** start Record extracts **
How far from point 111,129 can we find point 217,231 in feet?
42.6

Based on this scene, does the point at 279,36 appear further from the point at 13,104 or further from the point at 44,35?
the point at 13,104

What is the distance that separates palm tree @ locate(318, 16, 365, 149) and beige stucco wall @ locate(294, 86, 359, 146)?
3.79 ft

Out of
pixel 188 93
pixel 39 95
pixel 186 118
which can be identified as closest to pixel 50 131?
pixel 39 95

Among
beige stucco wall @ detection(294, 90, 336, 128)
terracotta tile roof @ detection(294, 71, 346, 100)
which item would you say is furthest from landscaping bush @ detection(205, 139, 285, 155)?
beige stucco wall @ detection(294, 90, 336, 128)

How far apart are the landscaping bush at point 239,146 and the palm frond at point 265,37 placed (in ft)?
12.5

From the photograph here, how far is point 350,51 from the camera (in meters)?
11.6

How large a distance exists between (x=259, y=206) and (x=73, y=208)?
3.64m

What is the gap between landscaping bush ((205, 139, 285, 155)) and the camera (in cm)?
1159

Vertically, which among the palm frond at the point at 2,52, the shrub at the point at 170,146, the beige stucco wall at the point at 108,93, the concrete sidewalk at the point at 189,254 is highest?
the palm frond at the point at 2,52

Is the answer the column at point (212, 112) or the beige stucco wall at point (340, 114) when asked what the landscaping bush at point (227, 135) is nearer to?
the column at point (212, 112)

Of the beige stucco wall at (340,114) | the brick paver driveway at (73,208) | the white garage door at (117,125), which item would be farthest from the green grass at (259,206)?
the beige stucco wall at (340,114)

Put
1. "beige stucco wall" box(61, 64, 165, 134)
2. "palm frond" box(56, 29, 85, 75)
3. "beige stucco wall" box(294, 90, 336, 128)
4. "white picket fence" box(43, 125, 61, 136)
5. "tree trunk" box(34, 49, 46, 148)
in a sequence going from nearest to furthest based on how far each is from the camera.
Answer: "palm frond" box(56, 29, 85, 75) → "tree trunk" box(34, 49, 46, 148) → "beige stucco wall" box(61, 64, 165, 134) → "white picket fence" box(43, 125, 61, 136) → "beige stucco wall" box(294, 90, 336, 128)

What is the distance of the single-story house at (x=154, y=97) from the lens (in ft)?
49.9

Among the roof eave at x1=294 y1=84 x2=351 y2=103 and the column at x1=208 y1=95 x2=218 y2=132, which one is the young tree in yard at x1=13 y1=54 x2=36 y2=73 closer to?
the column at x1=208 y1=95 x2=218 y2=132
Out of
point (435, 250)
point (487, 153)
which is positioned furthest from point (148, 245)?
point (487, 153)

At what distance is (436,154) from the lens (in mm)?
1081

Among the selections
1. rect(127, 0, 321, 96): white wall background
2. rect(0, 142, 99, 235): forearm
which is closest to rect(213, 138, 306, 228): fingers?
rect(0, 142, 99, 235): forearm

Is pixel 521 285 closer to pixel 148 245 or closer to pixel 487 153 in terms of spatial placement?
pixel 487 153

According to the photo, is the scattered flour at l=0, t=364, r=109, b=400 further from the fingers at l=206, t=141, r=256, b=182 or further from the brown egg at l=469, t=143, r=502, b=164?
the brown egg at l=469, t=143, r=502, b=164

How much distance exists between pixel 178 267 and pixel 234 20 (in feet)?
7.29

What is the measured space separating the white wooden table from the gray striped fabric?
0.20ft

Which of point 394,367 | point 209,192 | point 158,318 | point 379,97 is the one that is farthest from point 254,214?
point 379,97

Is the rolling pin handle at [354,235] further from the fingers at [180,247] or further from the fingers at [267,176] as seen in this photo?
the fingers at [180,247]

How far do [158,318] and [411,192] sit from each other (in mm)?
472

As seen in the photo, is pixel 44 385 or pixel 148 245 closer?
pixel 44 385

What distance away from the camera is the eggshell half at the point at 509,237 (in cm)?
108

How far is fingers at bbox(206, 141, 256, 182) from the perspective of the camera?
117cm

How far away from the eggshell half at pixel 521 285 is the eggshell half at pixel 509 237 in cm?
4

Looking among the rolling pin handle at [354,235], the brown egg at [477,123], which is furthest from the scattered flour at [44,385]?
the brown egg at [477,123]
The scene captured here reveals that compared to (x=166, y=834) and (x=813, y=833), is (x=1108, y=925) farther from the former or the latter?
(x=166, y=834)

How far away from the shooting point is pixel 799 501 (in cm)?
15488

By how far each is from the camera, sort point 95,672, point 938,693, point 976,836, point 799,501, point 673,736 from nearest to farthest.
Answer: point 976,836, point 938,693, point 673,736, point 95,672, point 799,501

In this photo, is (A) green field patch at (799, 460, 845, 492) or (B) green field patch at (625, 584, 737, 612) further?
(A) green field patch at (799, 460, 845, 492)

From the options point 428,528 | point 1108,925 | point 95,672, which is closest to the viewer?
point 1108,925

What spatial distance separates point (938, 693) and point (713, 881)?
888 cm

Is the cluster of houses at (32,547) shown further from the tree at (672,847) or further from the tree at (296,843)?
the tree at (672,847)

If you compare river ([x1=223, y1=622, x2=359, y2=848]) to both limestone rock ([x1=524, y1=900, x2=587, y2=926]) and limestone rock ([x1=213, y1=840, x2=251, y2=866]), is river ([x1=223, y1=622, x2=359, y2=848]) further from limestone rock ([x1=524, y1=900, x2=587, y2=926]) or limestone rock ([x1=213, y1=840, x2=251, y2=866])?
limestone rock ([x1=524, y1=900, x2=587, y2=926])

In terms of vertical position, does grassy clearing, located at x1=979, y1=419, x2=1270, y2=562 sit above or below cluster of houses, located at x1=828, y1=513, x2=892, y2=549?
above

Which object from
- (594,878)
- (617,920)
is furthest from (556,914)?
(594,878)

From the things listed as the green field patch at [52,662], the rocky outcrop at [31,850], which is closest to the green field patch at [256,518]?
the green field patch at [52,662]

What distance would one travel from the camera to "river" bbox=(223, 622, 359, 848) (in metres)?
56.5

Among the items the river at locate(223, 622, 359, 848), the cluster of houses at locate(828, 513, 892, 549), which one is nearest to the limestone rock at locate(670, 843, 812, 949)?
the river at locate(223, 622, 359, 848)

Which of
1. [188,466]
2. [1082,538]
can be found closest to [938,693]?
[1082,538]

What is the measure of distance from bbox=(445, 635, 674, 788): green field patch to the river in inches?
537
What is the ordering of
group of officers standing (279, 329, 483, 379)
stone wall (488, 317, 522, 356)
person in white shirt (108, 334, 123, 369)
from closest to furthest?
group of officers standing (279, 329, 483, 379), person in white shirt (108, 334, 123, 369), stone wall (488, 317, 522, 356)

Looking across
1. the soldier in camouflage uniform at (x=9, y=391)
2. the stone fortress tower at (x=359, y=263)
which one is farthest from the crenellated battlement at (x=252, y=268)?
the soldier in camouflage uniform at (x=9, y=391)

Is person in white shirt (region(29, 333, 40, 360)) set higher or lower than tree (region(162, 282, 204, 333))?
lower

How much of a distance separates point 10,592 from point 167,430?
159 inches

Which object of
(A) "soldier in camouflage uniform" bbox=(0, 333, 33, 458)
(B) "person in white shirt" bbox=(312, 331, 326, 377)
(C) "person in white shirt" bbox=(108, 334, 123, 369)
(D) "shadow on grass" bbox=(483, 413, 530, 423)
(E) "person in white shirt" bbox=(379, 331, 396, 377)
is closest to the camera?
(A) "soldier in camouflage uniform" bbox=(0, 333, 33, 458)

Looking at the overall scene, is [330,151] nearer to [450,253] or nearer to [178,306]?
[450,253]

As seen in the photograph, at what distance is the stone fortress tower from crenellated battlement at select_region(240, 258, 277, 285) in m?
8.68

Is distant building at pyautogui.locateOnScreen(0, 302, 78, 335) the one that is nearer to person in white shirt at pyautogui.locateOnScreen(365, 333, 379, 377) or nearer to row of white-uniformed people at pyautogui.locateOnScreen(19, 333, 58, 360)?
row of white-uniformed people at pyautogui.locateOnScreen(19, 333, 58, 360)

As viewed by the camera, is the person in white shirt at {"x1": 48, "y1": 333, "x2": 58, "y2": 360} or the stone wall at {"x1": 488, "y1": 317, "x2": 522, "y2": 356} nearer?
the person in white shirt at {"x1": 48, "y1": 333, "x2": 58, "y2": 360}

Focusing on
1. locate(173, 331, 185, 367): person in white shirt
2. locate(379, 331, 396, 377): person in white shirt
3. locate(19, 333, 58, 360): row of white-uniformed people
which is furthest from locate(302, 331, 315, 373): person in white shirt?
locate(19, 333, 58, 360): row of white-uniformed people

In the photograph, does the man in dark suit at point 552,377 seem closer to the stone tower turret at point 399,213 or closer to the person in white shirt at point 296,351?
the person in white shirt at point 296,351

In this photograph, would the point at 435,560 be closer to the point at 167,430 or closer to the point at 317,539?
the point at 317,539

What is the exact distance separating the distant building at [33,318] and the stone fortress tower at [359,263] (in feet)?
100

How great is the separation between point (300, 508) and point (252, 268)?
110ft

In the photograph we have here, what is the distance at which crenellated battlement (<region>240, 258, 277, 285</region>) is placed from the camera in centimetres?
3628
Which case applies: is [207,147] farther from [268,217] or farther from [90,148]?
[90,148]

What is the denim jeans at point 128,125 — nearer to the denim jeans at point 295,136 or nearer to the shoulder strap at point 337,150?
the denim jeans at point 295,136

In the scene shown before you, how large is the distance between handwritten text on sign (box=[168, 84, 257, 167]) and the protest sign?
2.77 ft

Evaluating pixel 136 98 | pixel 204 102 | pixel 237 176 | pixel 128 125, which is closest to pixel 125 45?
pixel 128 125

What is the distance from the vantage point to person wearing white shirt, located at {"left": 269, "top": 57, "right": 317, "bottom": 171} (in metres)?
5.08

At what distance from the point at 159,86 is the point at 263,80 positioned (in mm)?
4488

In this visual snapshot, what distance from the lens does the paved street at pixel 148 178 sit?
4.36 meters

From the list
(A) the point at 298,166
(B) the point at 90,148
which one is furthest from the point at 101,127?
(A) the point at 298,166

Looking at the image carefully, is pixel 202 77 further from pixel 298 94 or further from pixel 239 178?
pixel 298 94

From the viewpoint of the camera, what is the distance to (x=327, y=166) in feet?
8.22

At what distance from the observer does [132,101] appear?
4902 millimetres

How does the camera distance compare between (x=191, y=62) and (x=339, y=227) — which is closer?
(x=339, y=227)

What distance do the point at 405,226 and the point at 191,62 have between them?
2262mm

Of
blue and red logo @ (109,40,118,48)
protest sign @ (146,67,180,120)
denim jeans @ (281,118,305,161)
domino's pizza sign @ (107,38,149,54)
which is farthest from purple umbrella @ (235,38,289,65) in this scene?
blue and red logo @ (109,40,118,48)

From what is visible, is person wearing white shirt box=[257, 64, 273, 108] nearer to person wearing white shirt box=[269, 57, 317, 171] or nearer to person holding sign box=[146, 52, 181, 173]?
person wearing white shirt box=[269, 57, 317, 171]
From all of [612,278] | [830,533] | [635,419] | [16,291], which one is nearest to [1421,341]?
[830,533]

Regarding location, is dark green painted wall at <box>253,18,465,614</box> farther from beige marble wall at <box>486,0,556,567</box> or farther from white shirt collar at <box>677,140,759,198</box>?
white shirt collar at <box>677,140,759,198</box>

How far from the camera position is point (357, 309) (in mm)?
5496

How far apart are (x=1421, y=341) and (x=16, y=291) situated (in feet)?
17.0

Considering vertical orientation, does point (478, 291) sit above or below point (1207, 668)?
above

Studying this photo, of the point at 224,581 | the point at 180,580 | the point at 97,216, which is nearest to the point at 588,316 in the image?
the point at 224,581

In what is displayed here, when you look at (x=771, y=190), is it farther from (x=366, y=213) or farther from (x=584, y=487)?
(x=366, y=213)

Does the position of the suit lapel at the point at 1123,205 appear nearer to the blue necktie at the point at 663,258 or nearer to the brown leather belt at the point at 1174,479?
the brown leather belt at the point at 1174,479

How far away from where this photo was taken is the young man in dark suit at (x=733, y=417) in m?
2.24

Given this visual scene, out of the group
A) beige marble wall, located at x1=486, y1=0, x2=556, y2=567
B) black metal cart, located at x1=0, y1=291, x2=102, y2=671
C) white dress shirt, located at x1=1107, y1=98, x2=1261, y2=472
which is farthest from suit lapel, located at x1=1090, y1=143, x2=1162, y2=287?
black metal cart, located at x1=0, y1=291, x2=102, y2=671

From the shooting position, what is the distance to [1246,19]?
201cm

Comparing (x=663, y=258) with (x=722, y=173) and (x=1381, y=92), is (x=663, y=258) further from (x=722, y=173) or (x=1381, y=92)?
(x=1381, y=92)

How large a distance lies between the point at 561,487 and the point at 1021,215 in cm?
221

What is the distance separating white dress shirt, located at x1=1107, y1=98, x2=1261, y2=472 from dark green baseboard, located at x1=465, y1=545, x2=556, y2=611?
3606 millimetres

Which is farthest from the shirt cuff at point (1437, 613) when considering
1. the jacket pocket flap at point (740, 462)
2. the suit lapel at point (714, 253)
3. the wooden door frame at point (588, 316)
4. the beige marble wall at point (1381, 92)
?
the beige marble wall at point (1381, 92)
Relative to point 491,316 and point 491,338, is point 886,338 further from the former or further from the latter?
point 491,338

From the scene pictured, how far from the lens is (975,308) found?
** end Record extracts **
The request:
Starting at the line that contains "Which is farthest from the", print every line through the end of the listing, word for word. Leave out all the rest.

Answer to this task:
Which is farthest from the shirt cuff at point (1437, 613) when considering
1. the jacket pocket flap at point (740, 462)
2. the suit lapel at point (714, 253)
3. the wooden door frame at point (588, 316)
4. the beige marble wall at point (1381, 92)
?
the beige marble wall at point (1381, 92)
Relative to point 491,316 and point 491,338, is point 886,338 further from the former or further from the latter?
point 491,338

From the scene pictured, how far from the lens is (975,308) found?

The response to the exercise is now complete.